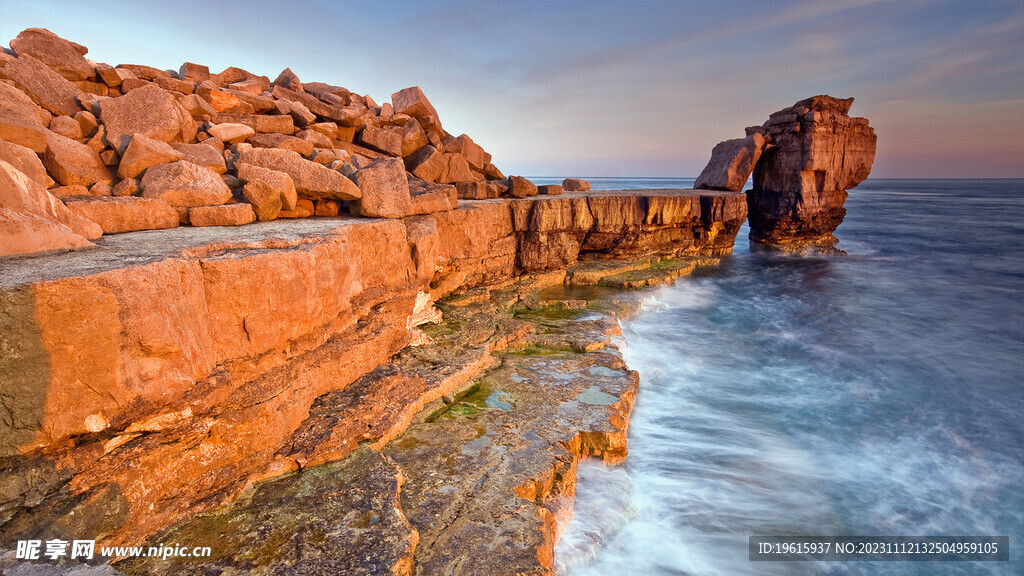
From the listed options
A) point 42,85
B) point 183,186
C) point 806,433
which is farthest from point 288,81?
point 806,433

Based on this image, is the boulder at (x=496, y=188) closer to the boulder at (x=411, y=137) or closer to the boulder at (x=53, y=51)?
the boulder at (x=411, y=137)

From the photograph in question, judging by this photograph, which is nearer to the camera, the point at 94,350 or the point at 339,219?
the point at 94,350

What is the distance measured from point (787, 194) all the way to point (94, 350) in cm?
1948

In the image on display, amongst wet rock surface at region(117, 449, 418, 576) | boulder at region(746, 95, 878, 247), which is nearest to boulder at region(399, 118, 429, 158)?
wet rock surface at region(117, 449, 418, 576)

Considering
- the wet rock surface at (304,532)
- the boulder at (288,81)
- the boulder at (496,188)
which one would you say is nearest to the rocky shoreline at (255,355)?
the wet rock surface at (304,532)

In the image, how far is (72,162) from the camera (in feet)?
15.9

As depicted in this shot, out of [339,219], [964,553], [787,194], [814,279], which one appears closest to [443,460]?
[339,219]

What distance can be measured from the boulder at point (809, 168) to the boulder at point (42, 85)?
18546 millimetres

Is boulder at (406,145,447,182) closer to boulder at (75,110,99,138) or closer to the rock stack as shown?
boulder at (75,110,99,138)

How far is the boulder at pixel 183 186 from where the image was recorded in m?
4.89

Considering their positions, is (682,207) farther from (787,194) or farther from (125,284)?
(125,284)

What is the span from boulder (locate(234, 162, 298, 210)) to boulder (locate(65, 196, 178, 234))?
0.86m

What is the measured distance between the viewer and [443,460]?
13.9 feet

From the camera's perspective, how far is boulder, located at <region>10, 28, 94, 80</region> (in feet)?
21.1
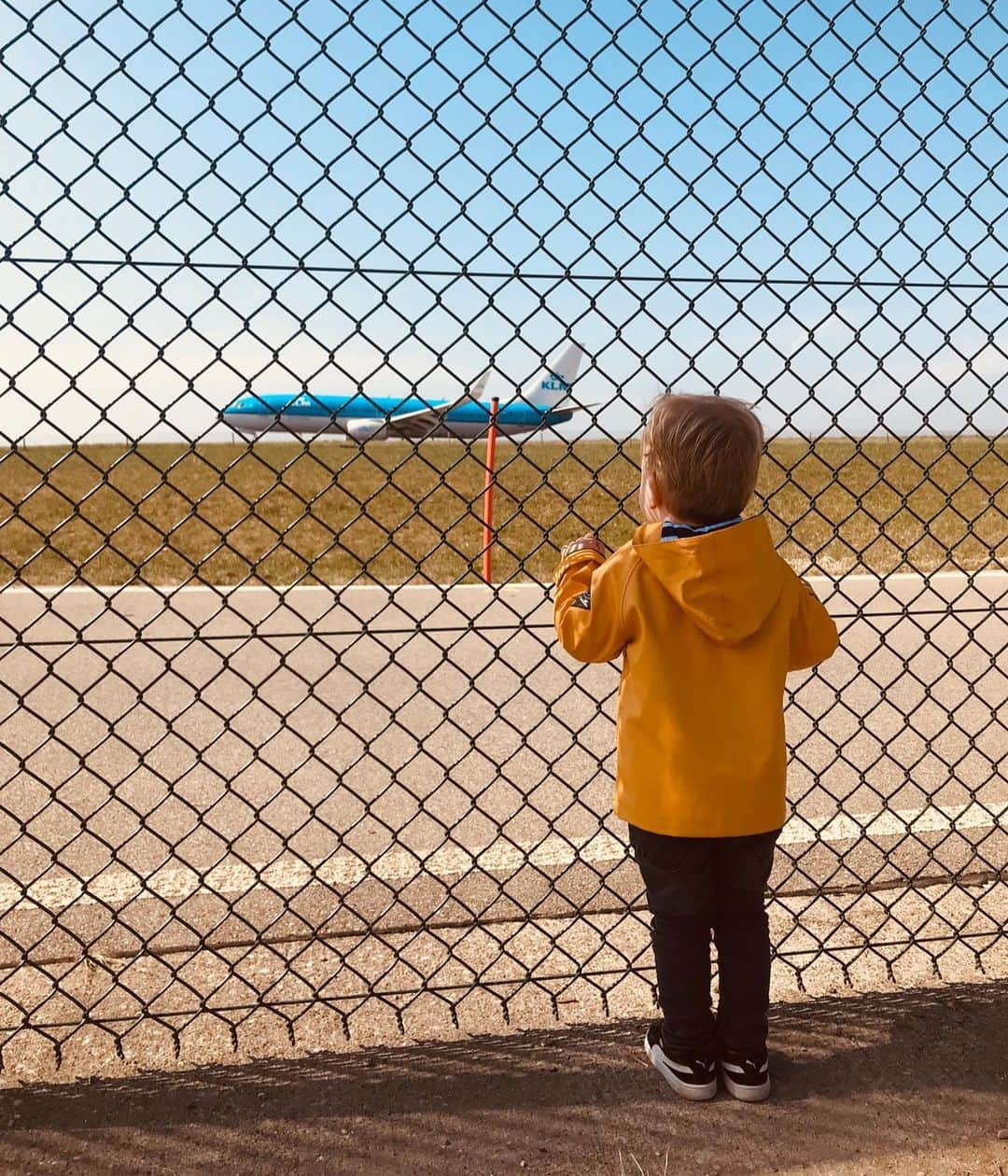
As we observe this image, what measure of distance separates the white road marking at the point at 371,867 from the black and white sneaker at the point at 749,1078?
1.12 m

################

**Task prompt**
Write out all of the records above word for word, leaving out the pictures.

**Result below**
From the listed options
A) point 42,85
B) point 183,186
C) point 806,433
which is farthest from point 288,81?
point 806,433

Based on this image, is the boulder at (x=496, y=188) closer to the boulder at (x=411, y=137) or closer to the boulder at (x=53, y=51)?
the boulder at (x=411, y=137)

From the photograph in question, judging by this photograph, which is nearer to the camera, the point at 94,350 or the point at 339,219?
the point at 94,350

What is the distance measured from point (787, 194) all the way to point (94, 350) in cm?
1948

In the image on display, amongst wet rock surface at region(117, 449, 418, 576) | boulder at region(746, 95, 878, 247), which is nearest to boulder at region(399, 118, 429, 158)?
wet rock surface at region(117, 449, 418, 576)

Considering
- the wet rock surface at (304,532)
- the boulder at (288,81)
- the boulder at (496,188)
which one would you say is nearest to the rocky shoreline at (255,355)?
the wet rock surface at (304,532)

In the image, how far is (72,162) from the camera (in feet)?
15.9

As depicted in this shot, out of [339,219], [964,553], [787,194], [814,279], which one appears closest to [443,460]?
[339,219]

What distance can be measured from the boulder at point (809, 168) to the boulder at point (42, 85)?
18546 millimetres

Is boulder at (406,145,447,182) closer to boulder at (75,110,99,138) or closer to the rock stack as shown?
boulder at (75,110,99,138)

How far is the boulder at pixel 183 186 from where the image was recorded in m?
4.89

Considering their positions, is (682,207) farther from (787,194) or farther from (125,284)?
(125,284)

What is the span from boulder (locate(234, 162, 298, 210)) to boulder (locate(65, 196, 178, 234))?
0.86m

What is the measured distance between the viewer and [443,460]?
13.9 feet

From the camera's perspective, how far is boulder, located at <region>10, 28, 94, 80</region> (in feet)?
21.1
As we observe this image, what measure of distance separates the white road marking at the point at 371,867 from the black and white sneaker at the point at 749,1078?
1.12 m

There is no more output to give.